Exercise requirements
Exactly the lines from the one holding "kingdom: Animalia" to the end of the listing, both ends included, make up the expected answer.
---
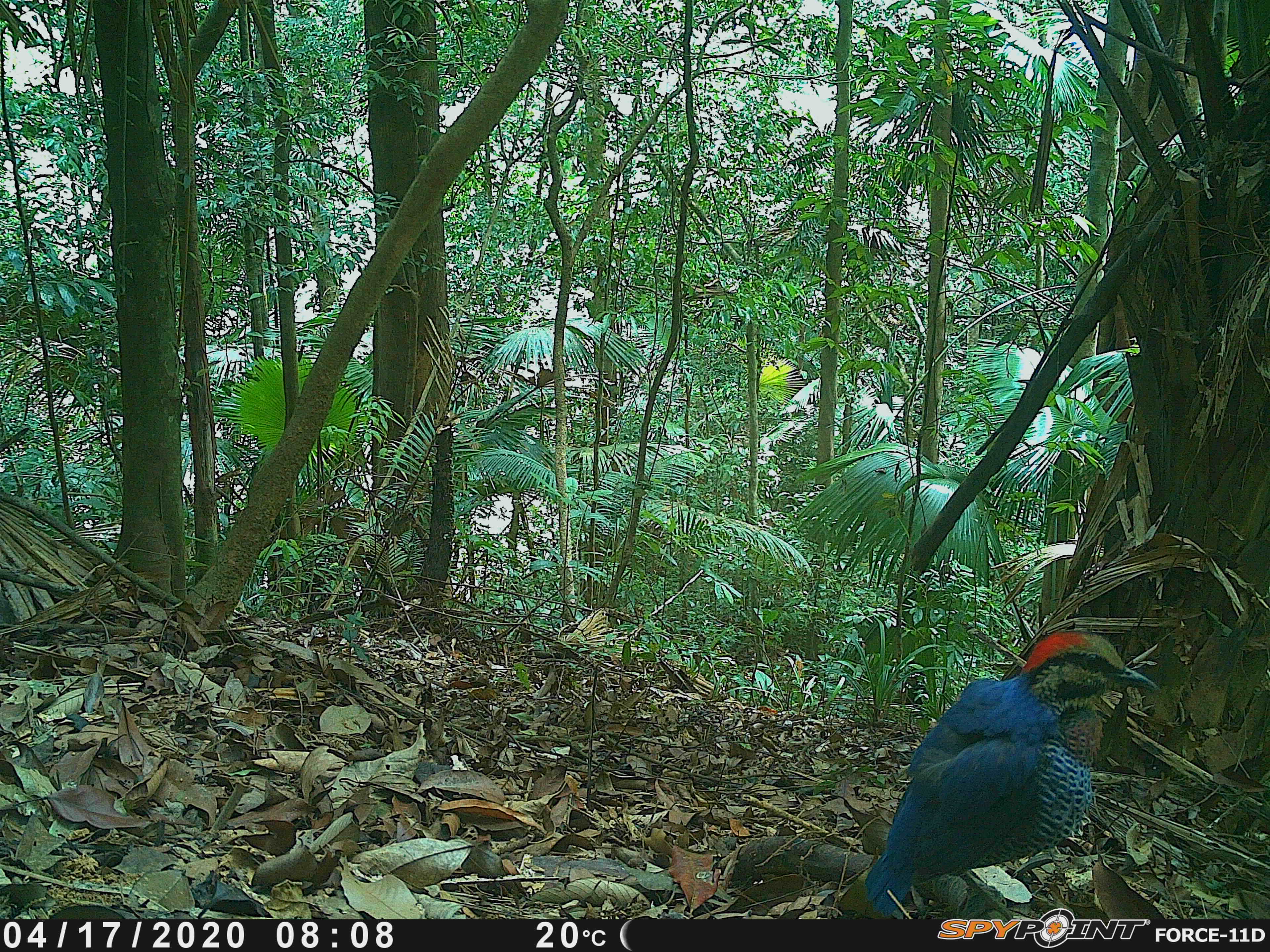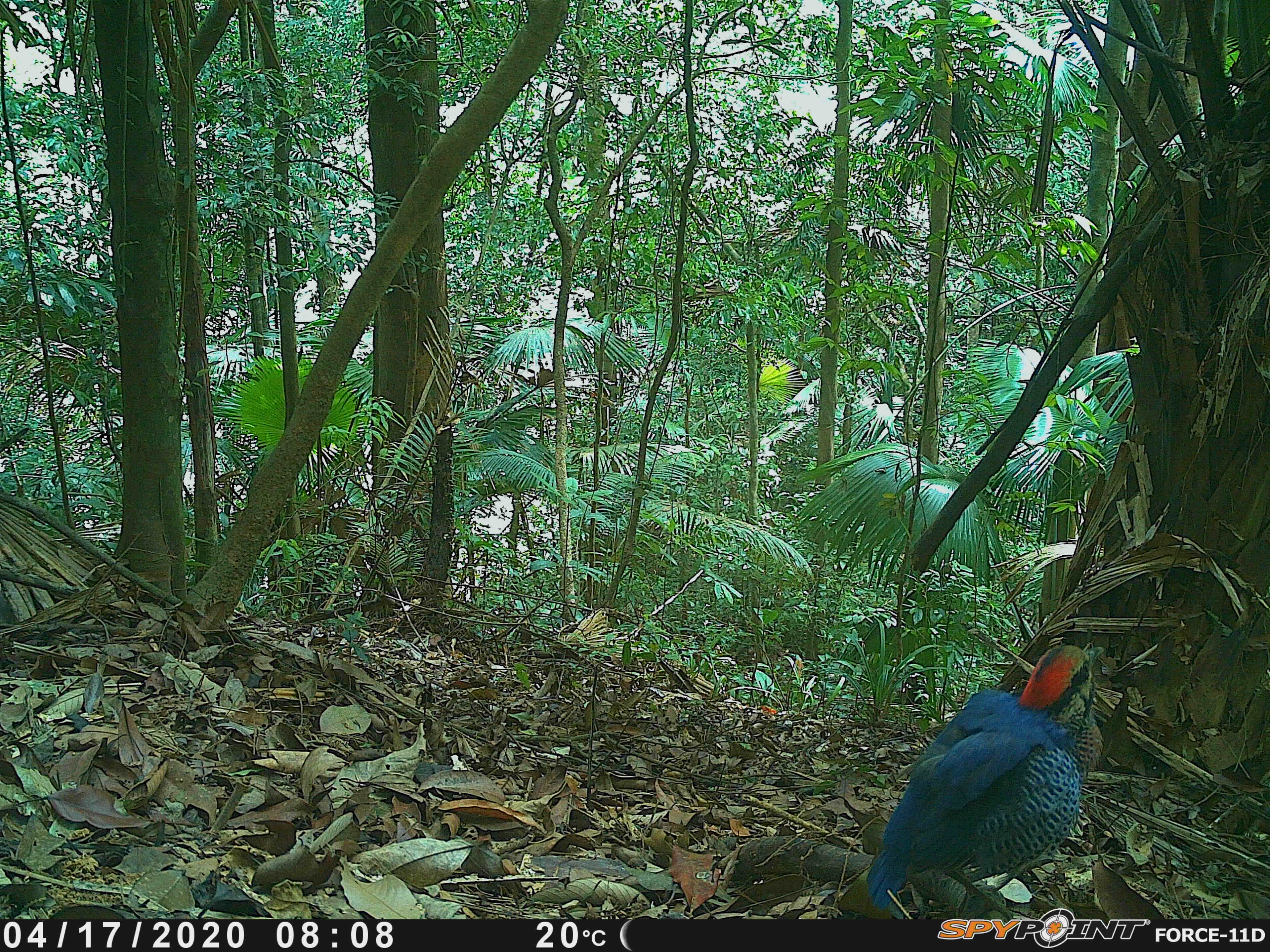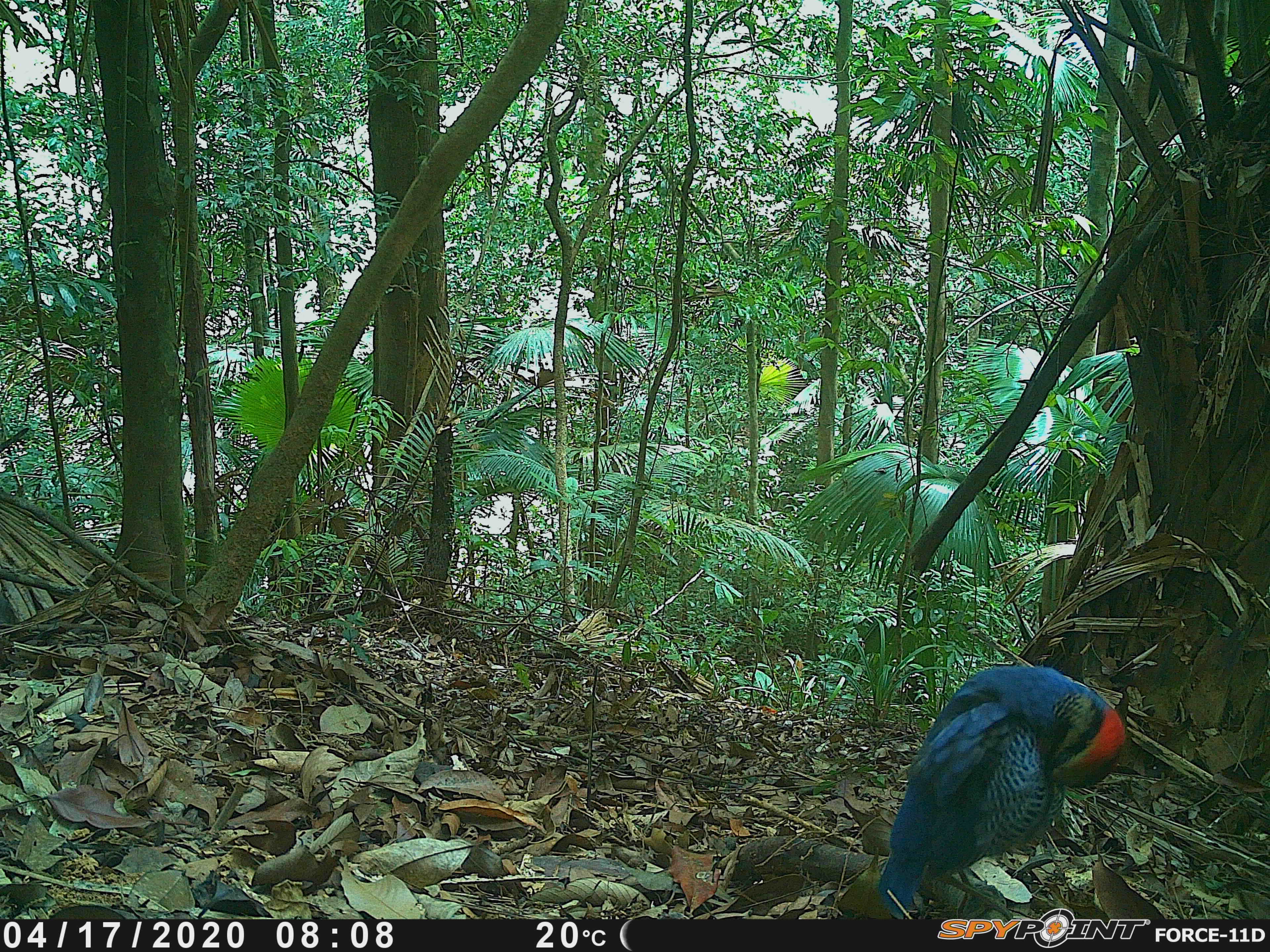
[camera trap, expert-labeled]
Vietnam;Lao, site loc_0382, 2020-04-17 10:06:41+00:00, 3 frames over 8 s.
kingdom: Animalia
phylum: Chordata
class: Aves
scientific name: Aves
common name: bird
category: unidentified bird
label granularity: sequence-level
---
Reply
kingdom: Animalia
phylum: Chordata
class: Aves
scientific name: Aves
common name: bird
category: unidentified bird
label granularity: sequence-level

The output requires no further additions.